Few reasons why Databricks platform shines here.

1) Not limited by just udfs - Extensions to improve performance, including GPU acceleration in XGBoost, distributed deep learning using HorovodRunner.

2.) End to end MLOps solution - including Feature store, Model registry & Model Serving

3.) Open approach with https://www.mlflow.org/

4.) Glass box (not blackbox) model for AutoML

Here is the thing with the lakehouse though, you have flexibility and don’t need to use multiple engines to achieve the lakehouse vision. Databricks has all the security features a redshift / snowflake does so you can secure databases and tables rather than s3 buckets. It does get more complex if you want to introduce multiple engines but at least you have the option to make that trade off if you want to.

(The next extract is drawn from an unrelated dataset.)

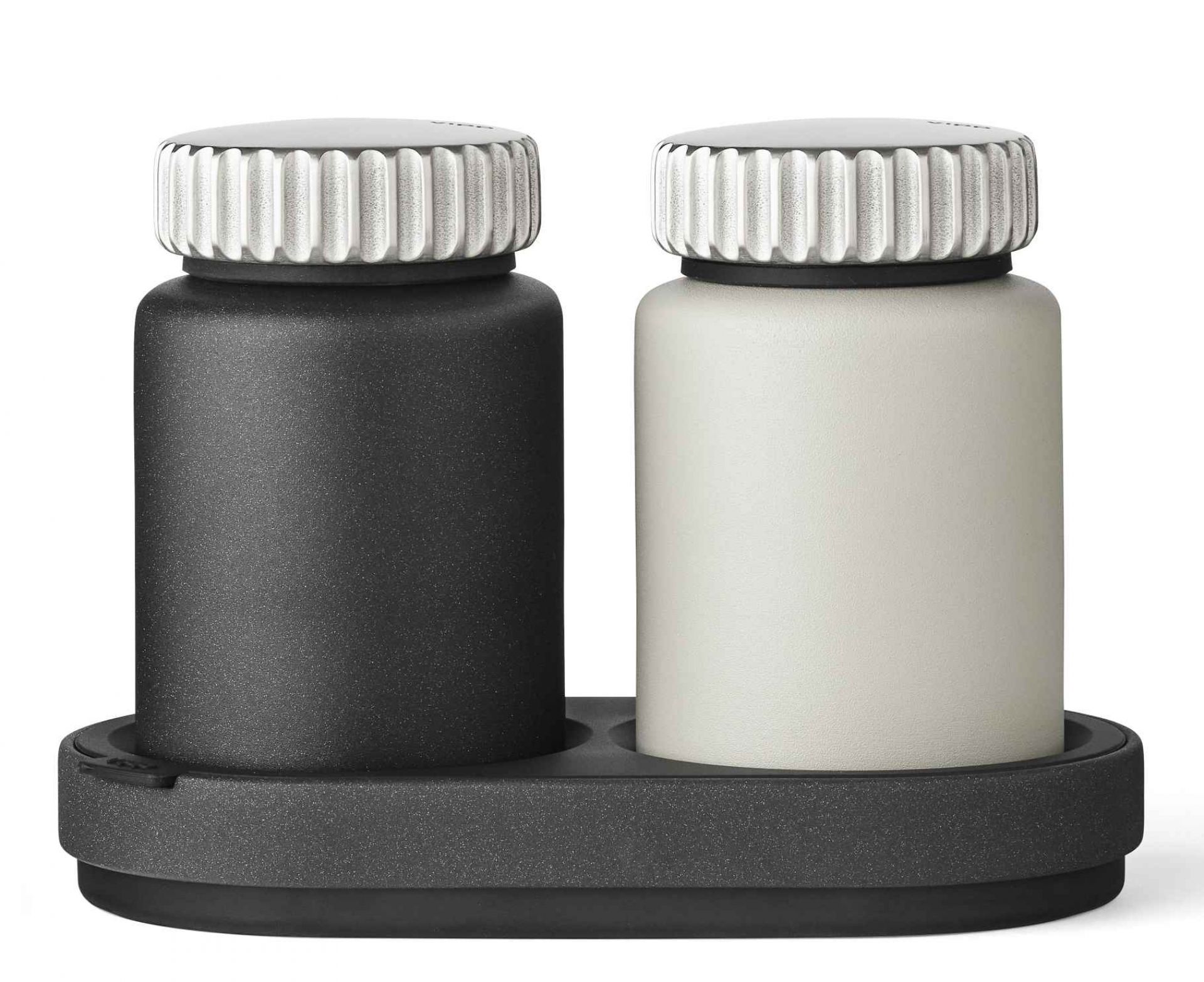 Salt and Pepper Mill Vipp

If you want simplicity, you can limit your engine to Databricks. You can also use JDBC/ODBC with Databricks if you want to use other tools that don’t support the delta format/parquet but piping data over JDBC/ODBC doesn’t scale with any tool to large datasets. Databricks has all the capabilities of big query/snowflake/redshift but none of those tools support python/r/scala. Their engines need to be rewritten from the ground up in order to do so.

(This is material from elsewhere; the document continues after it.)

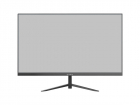 Моноблок 23.8" FHD IRBIS MIR AIO 24; 23.8“(i5-1235U;16GB(3200MHz);SSD512GB;IPS;16:9;1000:1;250Cd/ m2;5ms;1920x1080x75Hz;HDMI;USB-C;2*USB2.0;3*USB3.2A;RJ45;CardR;WebC 2MP;WIFI5;BT5.0;Tilt;Spk2*2W;k+m;noOS(МинПромТорг)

But you do still have to secure the S3 buckets, right? And I guess also secure the infrastructure you have to deploy in order to run Databricks. Plus then configure for cross-AZ failover etc. So you get flexibility, but I would think at the cost of much more human labor to get it up and running.

Snowflake uses the Arrow data format with their drivers, so is plenty fast enough when retrieving data in general. But it would be way less efficient if a data scientist just does a SELECT * to bring everything back from a table to load into a notebook.

Snowflake has had Scala support since earlier in the year, along with Java UDFs, and also just announced Python support - not a Python connector, but executing Python code directly on the Snowflake platform. Not GA yet though.

You can use Scala, Java and Python with Snowflake now, as well as process structured, semi-structured and unstructured data. So I guess that means it doesn't fit into the data warehouse category, but is not a lakehouse either.
Big Query&Data Proc, Redshift&EMR, Synapse&HDR are tied to the cloud vendors. You can’t move easily from AWS stack to GCP without refactoring. Switching costs are higher.

Snowflake and Databricks are multicloud. The different is that Snowflake is more like a SaaS solution and only does SQL. Databricks is more than just SQL. It has all the data science, machine learning information, built into it. Snowflake has Snowpark but it’s every limited and so you are more likely to have to buy more products to build out your capabilities and integrate them with Snowflake. With Databricks it is more out of the box in terms of capabilities. Databricks also runs in your cloud account which has trade offs. It can be harder to get going and more complex but you end up with a lot more flexibility and you own your data and have complete control over it. While Snowflake gives you control of your data with their tools, everything has to go through Snowflake and incur their tax to get to it. You pay for simplicity, which many customers are ok with because they see value in it. On the contrary, a lot of customers see value in having more control and options. This market is big enough for everyone - it’s really just about market share.